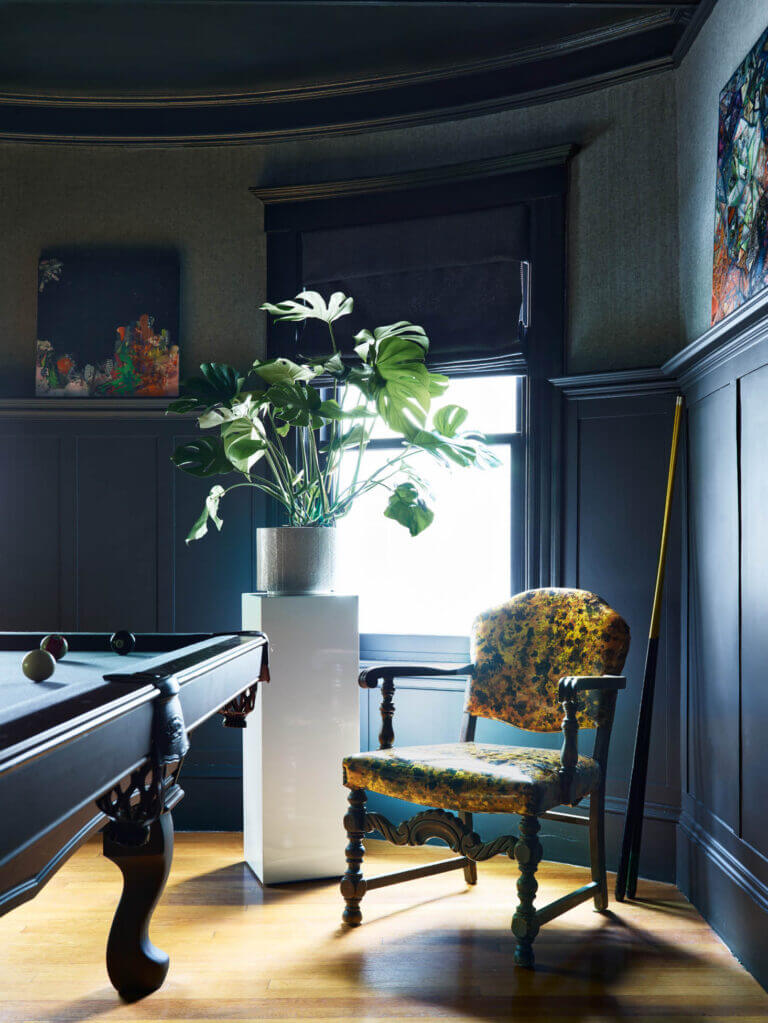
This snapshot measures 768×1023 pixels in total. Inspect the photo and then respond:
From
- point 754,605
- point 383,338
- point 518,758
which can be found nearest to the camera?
point 754,605

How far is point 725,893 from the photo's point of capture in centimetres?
262

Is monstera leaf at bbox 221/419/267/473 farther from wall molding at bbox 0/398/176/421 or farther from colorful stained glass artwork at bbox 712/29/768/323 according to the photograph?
colorful stained glass artwork at bbox 712/29/768/323

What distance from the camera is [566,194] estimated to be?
3.51m

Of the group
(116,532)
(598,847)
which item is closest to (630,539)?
(598,847)

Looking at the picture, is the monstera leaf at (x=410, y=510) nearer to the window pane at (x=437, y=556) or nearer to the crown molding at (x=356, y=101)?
the window pane at (x=437, y=556)

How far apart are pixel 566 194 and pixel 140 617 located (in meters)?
2.53

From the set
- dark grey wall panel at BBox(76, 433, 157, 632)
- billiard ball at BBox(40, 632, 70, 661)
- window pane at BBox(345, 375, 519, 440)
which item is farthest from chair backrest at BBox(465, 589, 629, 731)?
dark grey wall panel at BBox(76, 433, 157, 632)

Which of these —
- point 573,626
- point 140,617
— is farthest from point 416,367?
point 140,617

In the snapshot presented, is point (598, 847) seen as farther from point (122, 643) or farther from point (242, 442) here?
point (242, 442)

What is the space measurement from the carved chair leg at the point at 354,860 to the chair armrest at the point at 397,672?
378 mm

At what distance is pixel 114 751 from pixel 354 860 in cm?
141

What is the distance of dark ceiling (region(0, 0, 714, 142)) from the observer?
10.8 feet

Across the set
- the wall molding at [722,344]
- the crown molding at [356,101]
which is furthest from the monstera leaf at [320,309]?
the wall molding at [722,344]

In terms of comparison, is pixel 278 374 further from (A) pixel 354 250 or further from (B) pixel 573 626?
(B) pixel 573 626
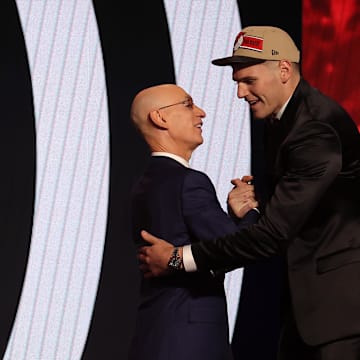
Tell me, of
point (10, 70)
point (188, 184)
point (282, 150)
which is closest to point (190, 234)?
Answer: point (188, 184)

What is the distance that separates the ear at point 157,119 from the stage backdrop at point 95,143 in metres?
1.08

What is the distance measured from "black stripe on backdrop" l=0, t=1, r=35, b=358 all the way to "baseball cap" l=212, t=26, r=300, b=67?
1.39m

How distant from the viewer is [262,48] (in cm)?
254

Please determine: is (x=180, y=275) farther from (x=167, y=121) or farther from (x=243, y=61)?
(x=243, y=61)

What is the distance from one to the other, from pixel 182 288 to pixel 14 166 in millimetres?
1409

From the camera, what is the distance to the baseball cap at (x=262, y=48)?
2545 millimetres

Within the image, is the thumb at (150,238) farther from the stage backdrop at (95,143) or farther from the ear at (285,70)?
the stage backdrop at (95,143)

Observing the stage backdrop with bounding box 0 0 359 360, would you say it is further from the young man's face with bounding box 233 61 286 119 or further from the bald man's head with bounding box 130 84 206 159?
the young man's face with bounding box 233 61 286 119

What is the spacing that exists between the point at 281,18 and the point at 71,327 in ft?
5.38

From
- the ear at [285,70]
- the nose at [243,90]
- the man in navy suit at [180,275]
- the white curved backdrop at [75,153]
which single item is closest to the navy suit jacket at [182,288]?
the man in navy suit at [180,275]

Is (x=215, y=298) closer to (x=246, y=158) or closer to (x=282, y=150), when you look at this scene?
(x=282, y=150)

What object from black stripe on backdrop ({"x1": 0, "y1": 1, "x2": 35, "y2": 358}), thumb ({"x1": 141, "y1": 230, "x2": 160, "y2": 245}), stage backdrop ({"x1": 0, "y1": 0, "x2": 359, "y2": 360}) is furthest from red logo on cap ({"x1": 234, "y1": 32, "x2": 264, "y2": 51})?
black stripe on backdrop ({"x1": 0, "y1": 1, "x2": 35, "y2": 358})

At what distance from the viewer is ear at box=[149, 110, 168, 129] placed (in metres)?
2.72

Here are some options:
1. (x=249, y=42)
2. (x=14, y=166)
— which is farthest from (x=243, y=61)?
(x=14, y=166)
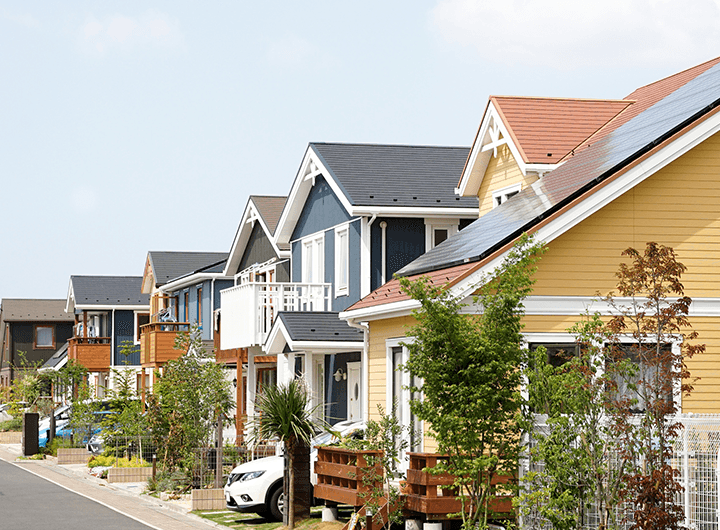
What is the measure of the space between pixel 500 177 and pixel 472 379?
11586 millimetres

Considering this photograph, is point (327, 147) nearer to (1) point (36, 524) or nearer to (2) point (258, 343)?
(2) point (258, 343)

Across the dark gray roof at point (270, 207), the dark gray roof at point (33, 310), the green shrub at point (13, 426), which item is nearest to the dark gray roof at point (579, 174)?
the dark gray roof at point (270, 207)

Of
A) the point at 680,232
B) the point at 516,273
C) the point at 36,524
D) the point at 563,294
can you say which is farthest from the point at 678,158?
the point at 36,524

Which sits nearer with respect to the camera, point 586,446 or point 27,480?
point 586,446

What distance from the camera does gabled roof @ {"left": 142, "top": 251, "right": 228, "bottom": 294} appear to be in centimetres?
5567

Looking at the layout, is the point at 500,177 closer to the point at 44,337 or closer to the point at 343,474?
the point at 343,474

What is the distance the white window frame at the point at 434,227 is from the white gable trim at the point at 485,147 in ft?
5.29

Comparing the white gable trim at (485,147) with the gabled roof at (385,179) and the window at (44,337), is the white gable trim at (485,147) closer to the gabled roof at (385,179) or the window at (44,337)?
the gabled roof at (385,179)

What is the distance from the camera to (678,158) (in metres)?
17.9

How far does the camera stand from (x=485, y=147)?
82.5 ft

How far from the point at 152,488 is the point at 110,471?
363cm

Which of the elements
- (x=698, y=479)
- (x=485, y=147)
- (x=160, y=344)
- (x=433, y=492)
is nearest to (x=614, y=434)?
(x=698, y=479)

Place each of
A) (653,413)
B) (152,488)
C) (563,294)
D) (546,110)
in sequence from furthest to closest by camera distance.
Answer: (152,488) → (546,110) → (563,294) → (653,413)

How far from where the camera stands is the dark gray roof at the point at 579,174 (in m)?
17.2
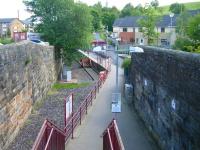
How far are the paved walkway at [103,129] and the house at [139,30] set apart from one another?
35.9 m

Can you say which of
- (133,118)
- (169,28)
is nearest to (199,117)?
(133,118)

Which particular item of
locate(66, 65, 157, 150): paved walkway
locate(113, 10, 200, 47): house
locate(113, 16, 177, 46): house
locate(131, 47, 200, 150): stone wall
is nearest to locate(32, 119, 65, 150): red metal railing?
locate(66, 65, 157, 150): paved walkway

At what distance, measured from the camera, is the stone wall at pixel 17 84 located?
1352 centimetres

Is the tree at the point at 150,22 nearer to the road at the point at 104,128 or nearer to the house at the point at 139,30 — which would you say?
the house at the point at 139,30

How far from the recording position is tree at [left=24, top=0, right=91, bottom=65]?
104 feet

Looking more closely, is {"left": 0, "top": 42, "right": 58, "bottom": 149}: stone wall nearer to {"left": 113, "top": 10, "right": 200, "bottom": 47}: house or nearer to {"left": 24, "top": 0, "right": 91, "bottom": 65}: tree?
{"left": 24, "top": 0, "right": 91, "bottom": 65}: tree

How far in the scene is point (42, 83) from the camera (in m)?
23.2

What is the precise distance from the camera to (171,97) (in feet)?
39.4

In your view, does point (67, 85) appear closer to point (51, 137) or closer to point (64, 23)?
point (64, 23)

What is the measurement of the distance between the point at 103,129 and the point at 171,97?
366 cm

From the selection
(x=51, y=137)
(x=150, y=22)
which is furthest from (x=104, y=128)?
(x=150, y=22)

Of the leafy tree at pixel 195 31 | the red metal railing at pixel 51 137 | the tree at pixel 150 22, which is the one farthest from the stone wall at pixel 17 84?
the tree at pixel 150 22

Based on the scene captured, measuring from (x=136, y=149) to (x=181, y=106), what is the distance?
2.92 metres

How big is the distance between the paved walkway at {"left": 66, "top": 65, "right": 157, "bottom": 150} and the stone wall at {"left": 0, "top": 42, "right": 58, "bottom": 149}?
7.68 feet
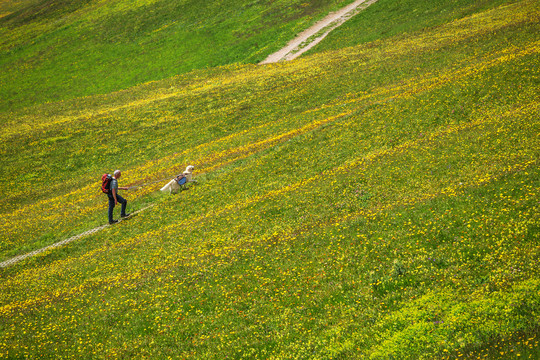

| THE PROBLEM |
Quote the material word for word, beginning at the line that contains "Based on the" and continuing through the end of the material. Leave the pictures out of your answer.

| TASK OUTPUT |
Based on the scene captured, measuring from (x=136, y=149) to (x=181, y=106), what is the distance?
2.92 metres

How big is the distance between the paved walkway at {"left": 66, "top": 65, "right": 157, "bottom": 150} and the stone wall at {"left": 0, "top": 42, "right": 58, "bottom": 149}?
7.68 feet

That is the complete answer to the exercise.